SOURCE EXTRACT:
***

One of the projects we have used for training is the Sylvia De Grass:

Silvia de Grasse Project

Here’s a quick video of the highlights of our first ROV field test in the Columbia River. Silvia de Grasse was a lumber schooner that sank in Astoria in 1849.

We didn’t find the hull, but our primary goal was to test the ROV outside the pool, and that was a big success. Great job MAS ROV team!

History of Silvia de Grasse

We know the fate of Silvia de Grasse (also commonly spelled Sylvia de Grasse and Silvie de Grasse) was her being stranding on a rocky ledge in the Columbia River in November of 1849. The ship was over loaded with lumber acquired in the ports upriver and bound for San Francisco. Captain William Gray tried unsuccessfully to offload the lumber and re-float the ship. The ships remains can still be found at the base of that rocky ledge.

***

DATA EXCERPTS:
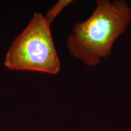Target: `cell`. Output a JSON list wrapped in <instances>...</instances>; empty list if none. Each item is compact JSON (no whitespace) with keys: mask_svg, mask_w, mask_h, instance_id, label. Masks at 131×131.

***

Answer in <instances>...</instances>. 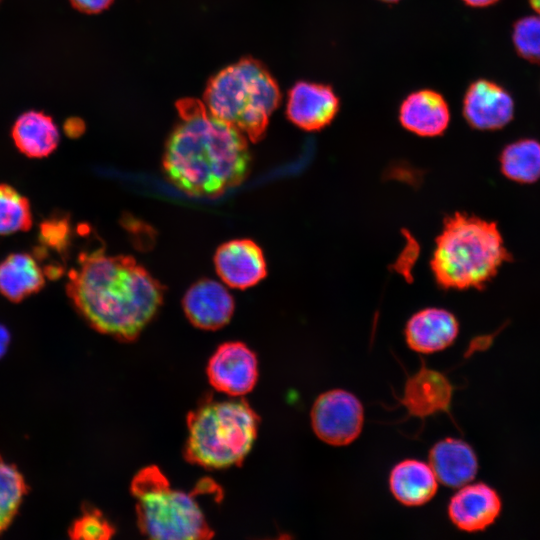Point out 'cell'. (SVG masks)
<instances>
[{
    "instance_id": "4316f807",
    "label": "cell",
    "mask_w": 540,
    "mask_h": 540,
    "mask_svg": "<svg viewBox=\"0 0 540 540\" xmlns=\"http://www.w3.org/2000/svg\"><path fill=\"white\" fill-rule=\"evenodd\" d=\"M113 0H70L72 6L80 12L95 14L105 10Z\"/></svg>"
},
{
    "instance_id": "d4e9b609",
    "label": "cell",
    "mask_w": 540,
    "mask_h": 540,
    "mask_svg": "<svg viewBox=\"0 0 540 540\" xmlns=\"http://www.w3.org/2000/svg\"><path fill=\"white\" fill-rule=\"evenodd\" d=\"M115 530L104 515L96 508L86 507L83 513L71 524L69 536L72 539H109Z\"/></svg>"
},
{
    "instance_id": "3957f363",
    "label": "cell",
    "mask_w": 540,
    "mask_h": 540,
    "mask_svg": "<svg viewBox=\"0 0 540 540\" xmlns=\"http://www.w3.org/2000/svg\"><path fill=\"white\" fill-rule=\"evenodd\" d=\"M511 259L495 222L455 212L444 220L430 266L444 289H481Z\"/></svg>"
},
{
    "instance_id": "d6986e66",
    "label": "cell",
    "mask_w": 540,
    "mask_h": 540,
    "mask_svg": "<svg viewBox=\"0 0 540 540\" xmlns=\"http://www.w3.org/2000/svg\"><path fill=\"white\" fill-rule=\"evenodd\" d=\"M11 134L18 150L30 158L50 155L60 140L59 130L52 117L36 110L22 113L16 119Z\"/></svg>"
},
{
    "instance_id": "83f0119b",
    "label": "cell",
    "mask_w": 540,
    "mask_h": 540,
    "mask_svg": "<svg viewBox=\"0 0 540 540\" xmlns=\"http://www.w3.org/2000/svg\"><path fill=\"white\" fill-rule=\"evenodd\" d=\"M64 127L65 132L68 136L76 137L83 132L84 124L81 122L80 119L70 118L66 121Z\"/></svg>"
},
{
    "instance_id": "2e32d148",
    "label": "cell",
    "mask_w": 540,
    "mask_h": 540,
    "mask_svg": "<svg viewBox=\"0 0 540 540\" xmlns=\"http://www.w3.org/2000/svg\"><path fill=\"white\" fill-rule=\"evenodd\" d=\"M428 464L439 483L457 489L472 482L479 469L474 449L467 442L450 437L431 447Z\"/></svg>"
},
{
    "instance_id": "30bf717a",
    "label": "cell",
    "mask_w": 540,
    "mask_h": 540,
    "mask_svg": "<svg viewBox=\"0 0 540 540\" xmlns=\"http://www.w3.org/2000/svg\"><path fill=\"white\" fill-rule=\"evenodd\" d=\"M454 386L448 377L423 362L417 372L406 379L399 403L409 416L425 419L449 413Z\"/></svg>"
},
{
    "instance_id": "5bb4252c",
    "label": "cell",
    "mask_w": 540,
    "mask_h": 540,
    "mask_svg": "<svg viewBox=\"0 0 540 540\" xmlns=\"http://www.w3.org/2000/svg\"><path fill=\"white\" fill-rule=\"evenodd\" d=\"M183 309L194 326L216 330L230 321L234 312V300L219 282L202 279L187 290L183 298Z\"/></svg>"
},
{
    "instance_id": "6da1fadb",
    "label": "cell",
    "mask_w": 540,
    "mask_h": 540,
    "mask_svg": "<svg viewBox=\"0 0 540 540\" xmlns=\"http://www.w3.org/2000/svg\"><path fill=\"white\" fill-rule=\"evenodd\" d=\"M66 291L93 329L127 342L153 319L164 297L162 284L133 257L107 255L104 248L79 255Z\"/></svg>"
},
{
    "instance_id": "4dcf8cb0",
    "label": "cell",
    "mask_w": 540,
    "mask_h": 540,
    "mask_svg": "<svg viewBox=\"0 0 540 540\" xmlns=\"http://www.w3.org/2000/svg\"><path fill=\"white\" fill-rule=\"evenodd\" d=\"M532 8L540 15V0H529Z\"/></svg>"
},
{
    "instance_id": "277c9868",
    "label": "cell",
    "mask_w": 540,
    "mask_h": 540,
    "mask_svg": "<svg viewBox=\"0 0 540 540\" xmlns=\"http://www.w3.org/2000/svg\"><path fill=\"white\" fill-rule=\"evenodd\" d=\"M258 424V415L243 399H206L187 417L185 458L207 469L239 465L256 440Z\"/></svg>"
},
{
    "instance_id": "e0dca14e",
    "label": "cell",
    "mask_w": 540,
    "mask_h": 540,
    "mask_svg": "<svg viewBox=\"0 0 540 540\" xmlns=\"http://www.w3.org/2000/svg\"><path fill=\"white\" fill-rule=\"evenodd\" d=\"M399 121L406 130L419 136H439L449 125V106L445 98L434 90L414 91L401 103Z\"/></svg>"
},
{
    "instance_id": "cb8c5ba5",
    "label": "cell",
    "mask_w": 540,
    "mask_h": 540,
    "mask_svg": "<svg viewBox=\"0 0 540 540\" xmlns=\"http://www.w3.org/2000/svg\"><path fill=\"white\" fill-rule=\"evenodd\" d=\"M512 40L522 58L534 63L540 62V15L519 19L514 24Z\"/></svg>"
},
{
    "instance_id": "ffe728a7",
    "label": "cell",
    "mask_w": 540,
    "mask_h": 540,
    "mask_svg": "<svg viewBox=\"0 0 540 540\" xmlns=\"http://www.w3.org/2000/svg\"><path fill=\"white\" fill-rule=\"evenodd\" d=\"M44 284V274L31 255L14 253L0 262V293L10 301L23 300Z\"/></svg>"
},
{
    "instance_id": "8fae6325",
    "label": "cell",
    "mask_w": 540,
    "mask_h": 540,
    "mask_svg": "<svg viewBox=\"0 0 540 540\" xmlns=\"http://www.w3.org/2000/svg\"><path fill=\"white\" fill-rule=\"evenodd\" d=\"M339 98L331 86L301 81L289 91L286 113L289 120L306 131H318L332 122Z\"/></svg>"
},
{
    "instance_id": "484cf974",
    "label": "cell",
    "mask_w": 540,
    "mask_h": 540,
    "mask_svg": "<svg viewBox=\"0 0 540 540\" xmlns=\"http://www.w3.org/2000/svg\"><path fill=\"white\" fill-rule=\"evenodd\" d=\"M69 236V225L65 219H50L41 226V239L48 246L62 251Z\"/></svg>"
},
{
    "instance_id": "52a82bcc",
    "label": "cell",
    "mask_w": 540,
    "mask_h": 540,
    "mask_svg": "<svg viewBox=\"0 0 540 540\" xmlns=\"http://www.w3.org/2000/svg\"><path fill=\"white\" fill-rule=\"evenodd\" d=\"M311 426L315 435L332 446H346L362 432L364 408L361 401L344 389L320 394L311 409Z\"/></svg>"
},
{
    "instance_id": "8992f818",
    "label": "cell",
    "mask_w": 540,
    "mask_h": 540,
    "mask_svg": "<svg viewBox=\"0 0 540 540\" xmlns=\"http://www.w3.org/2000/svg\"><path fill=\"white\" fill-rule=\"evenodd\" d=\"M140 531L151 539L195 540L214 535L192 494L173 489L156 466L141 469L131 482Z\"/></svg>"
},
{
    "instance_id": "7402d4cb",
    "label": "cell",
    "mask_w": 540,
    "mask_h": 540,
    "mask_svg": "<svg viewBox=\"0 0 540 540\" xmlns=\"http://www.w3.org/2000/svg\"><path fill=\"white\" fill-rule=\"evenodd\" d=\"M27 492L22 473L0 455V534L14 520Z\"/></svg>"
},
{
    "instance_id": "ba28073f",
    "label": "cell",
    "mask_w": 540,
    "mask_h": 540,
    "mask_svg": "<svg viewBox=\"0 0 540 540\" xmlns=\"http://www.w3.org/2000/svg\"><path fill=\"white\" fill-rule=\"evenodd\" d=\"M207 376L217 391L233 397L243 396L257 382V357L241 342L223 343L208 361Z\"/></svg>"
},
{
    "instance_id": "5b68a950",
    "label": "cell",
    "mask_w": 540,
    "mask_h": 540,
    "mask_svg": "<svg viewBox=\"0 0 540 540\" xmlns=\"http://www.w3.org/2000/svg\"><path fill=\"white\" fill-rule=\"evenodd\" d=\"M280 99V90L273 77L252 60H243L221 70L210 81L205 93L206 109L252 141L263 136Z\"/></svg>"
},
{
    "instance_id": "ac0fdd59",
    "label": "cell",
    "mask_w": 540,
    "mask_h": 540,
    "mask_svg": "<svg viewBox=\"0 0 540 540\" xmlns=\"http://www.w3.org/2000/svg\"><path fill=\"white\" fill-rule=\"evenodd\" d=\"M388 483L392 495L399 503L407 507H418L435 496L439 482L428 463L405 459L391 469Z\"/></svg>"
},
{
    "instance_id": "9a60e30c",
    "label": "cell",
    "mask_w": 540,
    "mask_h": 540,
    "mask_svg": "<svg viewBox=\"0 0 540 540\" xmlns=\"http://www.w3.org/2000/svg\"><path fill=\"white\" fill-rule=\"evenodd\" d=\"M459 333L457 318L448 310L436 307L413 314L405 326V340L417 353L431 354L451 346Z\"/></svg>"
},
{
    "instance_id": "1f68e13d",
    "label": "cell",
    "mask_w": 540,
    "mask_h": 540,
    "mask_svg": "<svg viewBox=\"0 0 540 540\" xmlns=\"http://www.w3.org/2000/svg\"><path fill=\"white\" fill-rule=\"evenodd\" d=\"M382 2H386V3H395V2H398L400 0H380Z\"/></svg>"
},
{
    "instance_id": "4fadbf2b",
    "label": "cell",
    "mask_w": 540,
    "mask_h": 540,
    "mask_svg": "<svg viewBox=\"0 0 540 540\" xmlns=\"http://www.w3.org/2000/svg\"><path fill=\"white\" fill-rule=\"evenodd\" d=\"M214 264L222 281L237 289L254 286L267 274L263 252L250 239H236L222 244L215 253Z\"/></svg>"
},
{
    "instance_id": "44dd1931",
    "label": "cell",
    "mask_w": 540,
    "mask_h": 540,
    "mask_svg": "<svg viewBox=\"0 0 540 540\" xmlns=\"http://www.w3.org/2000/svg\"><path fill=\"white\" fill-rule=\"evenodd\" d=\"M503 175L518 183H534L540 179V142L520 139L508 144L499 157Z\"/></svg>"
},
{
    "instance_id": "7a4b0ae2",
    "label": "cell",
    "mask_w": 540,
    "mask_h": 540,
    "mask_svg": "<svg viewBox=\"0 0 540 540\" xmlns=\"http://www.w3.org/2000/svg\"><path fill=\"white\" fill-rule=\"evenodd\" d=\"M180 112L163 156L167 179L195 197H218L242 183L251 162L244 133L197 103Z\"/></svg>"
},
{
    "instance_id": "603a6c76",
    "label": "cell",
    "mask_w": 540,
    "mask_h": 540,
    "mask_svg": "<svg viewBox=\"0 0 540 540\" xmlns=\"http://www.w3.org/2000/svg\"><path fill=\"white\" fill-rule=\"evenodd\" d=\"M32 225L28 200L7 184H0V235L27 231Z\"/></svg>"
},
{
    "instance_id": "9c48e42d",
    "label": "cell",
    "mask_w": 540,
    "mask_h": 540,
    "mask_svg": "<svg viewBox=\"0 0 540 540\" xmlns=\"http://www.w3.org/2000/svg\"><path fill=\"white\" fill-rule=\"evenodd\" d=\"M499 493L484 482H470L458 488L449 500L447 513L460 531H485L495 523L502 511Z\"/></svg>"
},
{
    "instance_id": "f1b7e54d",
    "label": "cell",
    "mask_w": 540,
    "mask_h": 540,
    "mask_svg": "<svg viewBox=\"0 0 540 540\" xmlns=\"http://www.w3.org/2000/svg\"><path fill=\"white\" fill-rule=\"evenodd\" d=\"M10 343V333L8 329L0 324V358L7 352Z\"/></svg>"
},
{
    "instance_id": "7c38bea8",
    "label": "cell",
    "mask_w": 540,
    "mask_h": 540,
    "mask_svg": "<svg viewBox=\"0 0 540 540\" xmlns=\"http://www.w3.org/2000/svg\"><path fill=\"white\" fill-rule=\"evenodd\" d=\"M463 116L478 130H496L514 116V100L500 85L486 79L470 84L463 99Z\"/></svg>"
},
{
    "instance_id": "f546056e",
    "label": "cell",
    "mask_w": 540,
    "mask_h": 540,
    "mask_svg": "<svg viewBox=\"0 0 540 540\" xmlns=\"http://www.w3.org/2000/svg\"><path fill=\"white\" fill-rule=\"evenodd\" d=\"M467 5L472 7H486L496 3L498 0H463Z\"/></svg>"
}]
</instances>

***

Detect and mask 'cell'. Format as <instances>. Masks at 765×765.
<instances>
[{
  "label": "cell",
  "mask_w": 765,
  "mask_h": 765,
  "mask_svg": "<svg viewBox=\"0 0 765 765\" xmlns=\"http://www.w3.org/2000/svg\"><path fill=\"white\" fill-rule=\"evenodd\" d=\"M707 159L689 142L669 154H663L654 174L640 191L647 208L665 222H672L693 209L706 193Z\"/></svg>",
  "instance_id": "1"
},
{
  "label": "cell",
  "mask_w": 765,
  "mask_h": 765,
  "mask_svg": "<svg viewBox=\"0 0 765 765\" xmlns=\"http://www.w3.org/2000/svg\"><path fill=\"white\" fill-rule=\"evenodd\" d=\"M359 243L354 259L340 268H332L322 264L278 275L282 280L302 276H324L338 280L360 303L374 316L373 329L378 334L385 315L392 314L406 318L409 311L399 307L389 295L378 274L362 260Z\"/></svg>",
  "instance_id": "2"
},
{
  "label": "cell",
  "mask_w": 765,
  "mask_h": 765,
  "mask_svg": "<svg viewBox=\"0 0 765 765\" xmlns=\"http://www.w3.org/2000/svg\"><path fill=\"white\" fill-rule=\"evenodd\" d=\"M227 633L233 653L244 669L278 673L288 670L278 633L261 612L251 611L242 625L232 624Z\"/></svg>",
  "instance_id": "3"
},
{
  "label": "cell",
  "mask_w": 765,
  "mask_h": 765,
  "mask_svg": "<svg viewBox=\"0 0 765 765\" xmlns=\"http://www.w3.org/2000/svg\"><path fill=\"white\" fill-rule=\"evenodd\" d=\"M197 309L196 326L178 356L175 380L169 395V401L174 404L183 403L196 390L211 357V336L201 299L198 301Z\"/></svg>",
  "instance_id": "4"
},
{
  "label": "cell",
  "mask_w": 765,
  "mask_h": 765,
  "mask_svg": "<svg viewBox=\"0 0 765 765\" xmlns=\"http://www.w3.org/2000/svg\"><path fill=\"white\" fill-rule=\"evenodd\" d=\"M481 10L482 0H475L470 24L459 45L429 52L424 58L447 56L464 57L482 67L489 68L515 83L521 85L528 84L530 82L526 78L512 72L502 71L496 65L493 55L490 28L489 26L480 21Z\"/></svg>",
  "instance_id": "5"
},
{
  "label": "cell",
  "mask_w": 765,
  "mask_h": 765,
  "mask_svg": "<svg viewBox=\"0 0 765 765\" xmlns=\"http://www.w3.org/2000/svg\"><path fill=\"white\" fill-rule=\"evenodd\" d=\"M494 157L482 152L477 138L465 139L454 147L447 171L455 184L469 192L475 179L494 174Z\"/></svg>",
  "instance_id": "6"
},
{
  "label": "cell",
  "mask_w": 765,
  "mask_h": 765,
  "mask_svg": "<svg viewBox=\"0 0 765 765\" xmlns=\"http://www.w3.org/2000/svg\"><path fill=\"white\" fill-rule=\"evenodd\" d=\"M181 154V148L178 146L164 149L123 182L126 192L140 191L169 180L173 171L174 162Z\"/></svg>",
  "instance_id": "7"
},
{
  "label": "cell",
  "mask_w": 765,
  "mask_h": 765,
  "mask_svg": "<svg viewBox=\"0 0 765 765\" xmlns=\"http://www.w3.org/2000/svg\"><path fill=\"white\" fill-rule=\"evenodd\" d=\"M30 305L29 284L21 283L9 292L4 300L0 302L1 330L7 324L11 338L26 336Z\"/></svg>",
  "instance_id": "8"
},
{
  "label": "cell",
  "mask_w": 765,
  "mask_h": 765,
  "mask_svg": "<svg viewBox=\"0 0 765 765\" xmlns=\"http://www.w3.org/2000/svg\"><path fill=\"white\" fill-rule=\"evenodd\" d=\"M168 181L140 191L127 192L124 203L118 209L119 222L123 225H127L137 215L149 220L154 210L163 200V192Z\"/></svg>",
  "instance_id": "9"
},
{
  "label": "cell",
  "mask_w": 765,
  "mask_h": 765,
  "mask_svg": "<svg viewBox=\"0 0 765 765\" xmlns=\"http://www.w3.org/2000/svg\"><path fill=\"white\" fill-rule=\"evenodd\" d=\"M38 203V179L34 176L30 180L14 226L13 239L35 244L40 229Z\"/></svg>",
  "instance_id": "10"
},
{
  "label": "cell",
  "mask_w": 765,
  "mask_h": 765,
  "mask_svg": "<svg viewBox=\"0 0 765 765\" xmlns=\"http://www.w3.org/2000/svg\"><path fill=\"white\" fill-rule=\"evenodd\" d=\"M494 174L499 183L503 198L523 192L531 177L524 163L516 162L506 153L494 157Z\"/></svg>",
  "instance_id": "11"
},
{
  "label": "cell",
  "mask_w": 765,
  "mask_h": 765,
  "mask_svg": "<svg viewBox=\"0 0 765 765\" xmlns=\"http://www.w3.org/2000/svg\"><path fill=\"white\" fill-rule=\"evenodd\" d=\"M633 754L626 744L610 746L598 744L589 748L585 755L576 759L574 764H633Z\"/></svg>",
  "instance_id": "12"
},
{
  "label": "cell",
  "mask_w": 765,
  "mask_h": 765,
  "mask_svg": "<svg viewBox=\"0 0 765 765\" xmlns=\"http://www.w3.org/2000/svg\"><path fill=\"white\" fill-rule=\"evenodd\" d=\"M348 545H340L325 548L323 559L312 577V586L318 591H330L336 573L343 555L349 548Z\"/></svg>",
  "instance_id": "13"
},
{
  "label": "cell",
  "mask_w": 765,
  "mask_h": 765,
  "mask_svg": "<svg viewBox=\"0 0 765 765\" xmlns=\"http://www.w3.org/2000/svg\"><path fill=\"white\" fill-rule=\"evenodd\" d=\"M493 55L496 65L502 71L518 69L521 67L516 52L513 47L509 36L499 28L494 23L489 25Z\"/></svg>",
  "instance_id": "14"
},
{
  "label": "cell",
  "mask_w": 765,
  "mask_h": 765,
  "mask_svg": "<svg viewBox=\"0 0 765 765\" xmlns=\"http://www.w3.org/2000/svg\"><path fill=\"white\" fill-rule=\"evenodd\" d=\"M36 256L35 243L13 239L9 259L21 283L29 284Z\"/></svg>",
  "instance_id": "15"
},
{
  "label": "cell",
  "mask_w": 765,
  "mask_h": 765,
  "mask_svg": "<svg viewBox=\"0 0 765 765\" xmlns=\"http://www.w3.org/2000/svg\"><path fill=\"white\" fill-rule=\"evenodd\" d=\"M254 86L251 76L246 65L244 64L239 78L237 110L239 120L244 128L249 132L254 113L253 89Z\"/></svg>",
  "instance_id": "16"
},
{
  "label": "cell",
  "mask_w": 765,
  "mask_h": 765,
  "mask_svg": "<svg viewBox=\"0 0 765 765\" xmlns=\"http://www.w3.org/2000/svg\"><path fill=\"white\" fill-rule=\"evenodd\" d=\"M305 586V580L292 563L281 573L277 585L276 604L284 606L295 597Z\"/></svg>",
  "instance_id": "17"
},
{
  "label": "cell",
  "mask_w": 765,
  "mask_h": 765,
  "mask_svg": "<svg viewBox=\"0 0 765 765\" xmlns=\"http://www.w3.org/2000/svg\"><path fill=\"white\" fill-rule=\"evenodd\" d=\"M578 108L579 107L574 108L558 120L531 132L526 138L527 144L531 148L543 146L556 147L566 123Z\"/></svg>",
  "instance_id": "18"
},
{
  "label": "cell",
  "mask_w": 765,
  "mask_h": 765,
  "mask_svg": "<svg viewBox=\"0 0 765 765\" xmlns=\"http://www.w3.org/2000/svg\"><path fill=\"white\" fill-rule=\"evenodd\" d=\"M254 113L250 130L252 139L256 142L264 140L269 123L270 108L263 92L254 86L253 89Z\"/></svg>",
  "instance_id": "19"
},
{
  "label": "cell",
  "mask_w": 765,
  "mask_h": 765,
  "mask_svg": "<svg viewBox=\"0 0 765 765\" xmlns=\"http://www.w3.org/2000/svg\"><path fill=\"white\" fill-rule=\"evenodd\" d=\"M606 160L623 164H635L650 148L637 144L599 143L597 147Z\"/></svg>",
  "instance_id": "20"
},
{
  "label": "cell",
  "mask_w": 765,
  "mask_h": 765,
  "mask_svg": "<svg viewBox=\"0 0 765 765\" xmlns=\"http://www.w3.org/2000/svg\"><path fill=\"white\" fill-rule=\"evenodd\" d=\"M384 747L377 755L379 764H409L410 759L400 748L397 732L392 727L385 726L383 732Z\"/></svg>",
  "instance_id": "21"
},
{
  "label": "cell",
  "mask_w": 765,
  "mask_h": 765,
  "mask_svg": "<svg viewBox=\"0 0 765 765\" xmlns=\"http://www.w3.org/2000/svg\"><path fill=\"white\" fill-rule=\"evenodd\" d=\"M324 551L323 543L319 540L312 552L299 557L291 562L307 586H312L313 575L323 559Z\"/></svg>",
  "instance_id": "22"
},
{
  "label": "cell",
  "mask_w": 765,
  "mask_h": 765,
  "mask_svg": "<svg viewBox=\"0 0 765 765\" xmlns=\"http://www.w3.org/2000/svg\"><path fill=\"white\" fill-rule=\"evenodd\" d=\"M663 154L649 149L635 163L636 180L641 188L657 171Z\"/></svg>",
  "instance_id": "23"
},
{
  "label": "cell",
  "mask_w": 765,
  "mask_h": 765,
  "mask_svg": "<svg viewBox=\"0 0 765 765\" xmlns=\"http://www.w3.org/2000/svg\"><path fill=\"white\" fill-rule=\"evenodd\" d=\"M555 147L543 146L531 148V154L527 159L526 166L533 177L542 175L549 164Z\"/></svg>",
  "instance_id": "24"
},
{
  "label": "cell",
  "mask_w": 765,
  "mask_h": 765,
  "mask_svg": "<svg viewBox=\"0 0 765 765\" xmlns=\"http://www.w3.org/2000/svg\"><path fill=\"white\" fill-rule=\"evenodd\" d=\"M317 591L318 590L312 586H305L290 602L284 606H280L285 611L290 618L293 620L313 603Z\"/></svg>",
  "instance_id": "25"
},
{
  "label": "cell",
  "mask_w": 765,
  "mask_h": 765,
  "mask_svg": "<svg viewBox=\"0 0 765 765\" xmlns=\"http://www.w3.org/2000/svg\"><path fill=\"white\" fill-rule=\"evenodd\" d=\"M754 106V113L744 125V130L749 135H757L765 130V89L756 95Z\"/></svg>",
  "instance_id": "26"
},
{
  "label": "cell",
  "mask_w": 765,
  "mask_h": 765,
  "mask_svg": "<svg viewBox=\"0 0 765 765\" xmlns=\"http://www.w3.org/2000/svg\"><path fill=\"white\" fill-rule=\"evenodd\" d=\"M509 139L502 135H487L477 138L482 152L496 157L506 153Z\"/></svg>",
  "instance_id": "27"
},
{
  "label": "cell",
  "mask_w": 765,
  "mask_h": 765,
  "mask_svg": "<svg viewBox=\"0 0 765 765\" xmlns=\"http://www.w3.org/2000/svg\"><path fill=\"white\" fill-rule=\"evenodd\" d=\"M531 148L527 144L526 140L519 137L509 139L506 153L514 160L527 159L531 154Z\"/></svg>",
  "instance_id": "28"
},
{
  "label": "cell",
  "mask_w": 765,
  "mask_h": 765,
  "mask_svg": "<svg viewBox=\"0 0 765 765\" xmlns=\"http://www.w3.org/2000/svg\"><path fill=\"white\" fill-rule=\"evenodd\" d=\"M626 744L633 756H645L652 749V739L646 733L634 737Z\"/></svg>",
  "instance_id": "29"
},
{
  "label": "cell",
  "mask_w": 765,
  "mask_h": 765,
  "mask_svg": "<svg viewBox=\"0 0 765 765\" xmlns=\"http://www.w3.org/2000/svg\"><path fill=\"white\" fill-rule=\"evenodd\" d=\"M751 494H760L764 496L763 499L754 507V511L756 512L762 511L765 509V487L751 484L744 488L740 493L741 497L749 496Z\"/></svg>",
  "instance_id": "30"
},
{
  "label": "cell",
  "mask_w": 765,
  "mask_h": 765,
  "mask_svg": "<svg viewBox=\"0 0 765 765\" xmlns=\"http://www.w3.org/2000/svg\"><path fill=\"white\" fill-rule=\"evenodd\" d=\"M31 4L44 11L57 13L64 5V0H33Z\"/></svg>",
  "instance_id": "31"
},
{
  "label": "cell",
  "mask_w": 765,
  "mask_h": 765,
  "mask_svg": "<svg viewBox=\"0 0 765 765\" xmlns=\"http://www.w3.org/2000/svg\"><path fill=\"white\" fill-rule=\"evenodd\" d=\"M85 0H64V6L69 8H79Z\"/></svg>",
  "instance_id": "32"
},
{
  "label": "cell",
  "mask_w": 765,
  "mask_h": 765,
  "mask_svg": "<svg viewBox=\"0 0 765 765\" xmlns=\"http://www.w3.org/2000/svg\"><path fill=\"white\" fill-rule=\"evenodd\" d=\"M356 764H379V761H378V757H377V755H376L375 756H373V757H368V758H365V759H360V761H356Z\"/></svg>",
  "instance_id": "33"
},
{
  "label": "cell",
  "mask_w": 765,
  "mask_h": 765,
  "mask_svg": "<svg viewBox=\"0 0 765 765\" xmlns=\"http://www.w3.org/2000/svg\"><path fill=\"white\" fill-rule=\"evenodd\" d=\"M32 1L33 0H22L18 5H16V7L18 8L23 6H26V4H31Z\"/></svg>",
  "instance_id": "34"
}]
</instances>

***

TASK INSTRUCTIONS:
For each of the following statements, answer yes or no on whether it agrees with the Silvia de Grasse text, and quote the words from that text that decide it. (a) The team located the hull during the first ROV field test. (b) The ship was bound for San Francisco. (c) Captain William Gray managed to re-float the ship.

COMPLETE RESPONSE:
(a) No: "We didn’t find the hull"
(b) Yes: "bound for San Francisco"
(c) No: "Captain William Gray tried unsuccessfully to offload the lumber and re-float the ship"